I need a help with realization of naïve Bayes method for two dice - one of them is a 'normal' die with six sides such that each of the sides comes up with equal probability of 1/6. The other one is a loaded die that gives the outcome 6 with every second try.
My program should get as its input the choice of the die and then simulates a sequence of ten rolls.

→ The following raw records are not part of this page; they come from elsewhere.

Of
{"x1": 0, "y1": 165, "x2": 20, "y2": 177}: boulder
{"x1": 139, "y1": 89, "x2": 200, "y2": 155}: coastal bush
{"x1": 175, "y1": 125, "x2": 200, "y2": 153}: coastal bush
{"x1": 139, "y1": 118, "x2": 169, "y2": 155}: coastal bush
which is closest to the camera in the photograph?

I have to start from the odds 1:1, and then apply the Naive Bayes method to update the odds after each outcome to decide which of the dice was chose (most likely). It should return True if the most likely die is the loaded one, and False otherwise.
My code:
import numpy as np
p1 = [1/6, 1/6, 1/6, 1/6, 1/6, 1/6] # normal
p2 = [1/10, 1/10, 1/10, 1/10, 1/10, 1/2] # loaded
def roll(loaded):
if loaded:
print("a loaded die")
p = p2
else:
print("a normal die")
p = p1
# roll the dice 10 times
sequence = np.random.choice(6, size=10, p=p) + 1
for roll in sequence:
print("rolled %d" % roll)
return sequence
def bayes(sequence):
odds = 1.0 # start with odds 1:1
for roll in sequence:
for i in range(len(p1)):
r = p1[i]/p2[i]
if r == 10/6:
odds = 1.0*(10/6)**roll
elif r == 1/3:
odds = 1.0*(1/3)**roll
if odds > 1:
return True
else:
return False
sequence = roll(True)
if bayes(sequence):
print("More likely loaded")
else:
print("More likely normal")
The idea was to distinguish between the case of 0.1 and 0.5 probabilities for the loaded dice, but unfortunately the code doesn't properly work. Could you help me, please?
if r == 10/6:
odds = 1.0*(10/6)**roll
elif r == 1/3:
odds = 1.0*(1/3)**roll
Did you consider the possibility that neither of these is the case? Let's examine it directly:
>>> ((1/6) / (1/10)) == 10/6
False
Huh. It turns out you can't expect floating-point numbers to do that.
But there is no reason to perform this conditional check anyway, because you want to do fundamentally the same thing regardless of the value of r.
Simply:
odds = 1.0 * r**roll
Separately, you don't need Numpy for this (check out random.choices). There's also a Fraction type provided in the standard library.